The danger of this trajectory does not stop at constituting a direct threat to Alawites; it also represents an insult to the memory of the victims and their families, by erasing the individual truth of each crime and turning it into a mobilization tool against a broad segment of the population—Alawites wherever they are. In this sense, it is not only generalization that is taking place, but also the hollowing out of the very demand for justice, replacing it with a narrative that serves the repositioning of the ruling authority, which has not hesitated to forge relations and alliances with figures and criminals from the previous phase. Here, justice and accountability are no longer the objective, but instruments; the past becomes material for reproducing control through new mechanisms of repression and domination, rather than dismantling it.
This slide from accountability to generalization is not incidental; it reflects a convergence of interests among multiple forces: a Thermidorian authority seeking to consolidate its dominance over society and manage the behavior of its base; opposition forces incapable of presenting a unified and resistant political project; and sectarian armed groups and warlords aligned with the authority, who find in sectarian discourse an effective tool of mobilization. Within this convergence, social division is reproduced as a political and social structure, not merely as a byproduct of conflict.
What further exacerbates this dynamic is the material dimension. Syria today—and the coast in particular—is not only a space of fear and intimidation, but also one of acute economic decline affecting broad segments of the population across affiliations: rising unemployment, declining services, and shrinking opportunities. Yet this deterioration is not distributed neutrally; it intersects with sectarian fault lines, redirecting public anger toward the “other” instead of the structures responsible for producing it. Here, economic repression and sectarian incitement converge to form a closed cycle of symbolic and material violence.
The most dangerous aspect of this moment is that fear itself becomes an instrument of political and social organization, within a structure where conflict is reshaped along sectarian lines that serve the reproduction of authority and the consolidation of its dominance. When a group is driven by fear of extermination, it withdraws and loses trust in any shared horizon; when another group is demonized as collectively responsible, violence against it becomes justifiable. Between these two poles, the social and class content of the struggle is emptied out and redirected in ways that sustain existing relations of domination.
Breaking this cycle does not come through generic calls for reconciliation or calm, but through redirecting the conflict to its real level: a struggle over power, over the form of the state, and over the distribution of wealth and resources.

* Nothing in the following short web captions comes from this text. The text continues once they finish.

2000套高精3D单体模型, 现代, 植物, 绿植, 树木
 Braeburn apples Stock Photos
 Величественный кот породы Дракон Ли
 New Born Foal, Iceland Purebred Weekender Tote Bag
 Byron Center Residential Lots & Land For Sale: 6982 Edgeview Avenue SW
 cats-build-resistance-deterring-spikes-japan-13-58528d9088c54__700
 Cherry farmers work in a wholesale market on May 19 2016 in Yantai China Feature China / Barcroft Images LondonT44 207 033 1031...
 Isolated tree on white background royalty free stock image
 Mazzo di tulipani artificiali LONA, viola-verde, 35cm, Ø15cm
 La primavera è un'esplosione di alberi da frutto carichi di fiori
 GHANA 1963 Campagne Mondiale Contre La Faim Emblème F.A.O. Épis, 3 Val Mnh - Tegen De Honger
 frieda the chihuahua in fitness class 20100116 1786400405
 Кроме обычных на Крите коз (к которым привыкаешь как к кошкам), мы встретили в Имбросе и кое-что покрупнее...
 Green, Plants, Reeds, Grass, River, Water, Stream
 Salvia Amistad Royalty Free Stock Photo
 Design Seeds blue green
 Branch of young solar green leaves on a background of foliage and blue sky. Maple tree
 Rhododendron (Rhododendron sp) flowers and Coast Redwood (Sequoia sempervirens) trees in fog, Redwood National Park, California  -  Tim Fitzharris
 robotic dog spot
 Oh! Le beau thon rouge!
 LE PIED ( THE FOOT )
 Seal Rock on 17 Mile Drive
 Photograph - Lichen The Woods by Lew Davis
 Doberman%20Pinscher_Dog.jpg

Justice here is not a moral slogan but a political condition; it cannot be achieved through collective punishment, but through clear individual accountability targeting those actually involved in crimes, regardless of their positions or affiliations.
Today, the Syrian coast stands at a decisive crossroads: either the entrenchment of sectarian and ethnic division as a permanent reality, or the opening of a new political horizon that transcends the logic of the “internal enemy” and closed communal identities, and reconnects justice with liberation rather than identity with punishment. In this equation, victim and perpetrator cannot be equated. The imperative is clear: to stand with the victims of past and present violence, and against all those who have reproduced the conditions of crime—regardless of where they stand.